(Source information)
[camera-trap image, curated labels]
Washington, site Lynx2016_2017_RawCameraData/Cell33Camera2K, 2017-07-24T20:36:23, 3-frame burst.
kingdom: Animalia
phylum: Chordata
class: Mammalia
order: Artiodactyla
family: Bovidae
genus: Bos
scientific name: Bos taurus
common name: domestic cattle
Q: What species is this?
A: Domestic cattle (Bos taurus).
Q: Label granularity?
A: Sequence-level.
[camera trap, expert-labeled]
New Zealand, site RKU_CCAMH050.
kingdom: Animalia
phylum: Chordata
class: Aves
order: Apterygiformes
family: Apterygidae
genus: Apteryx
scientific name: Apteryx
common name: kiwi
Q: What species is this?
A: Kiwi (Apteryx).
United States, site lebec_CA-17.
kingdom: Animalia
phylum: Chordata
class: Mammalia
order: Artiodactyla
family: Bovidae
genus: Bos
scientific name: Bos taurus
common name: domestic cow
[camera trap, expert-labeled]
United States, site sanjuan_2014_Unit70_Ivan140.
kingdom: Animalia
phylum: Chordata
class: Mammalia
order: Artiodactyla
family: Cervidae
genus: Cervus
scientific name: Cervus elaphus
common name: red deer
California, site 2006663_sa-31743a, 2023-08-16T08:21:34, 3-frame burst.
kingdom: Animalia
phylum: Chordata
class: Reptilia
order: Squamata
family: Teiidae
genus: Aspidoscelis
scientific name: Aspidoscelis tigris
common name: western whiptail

(Aim of the exercise)
The answer must be every line from the records above that contains the word "United", copied in full.

(Answer section)
United States, site lebec_CA-17.
United States, site sanjuan_2014_Unit70_Ivan140.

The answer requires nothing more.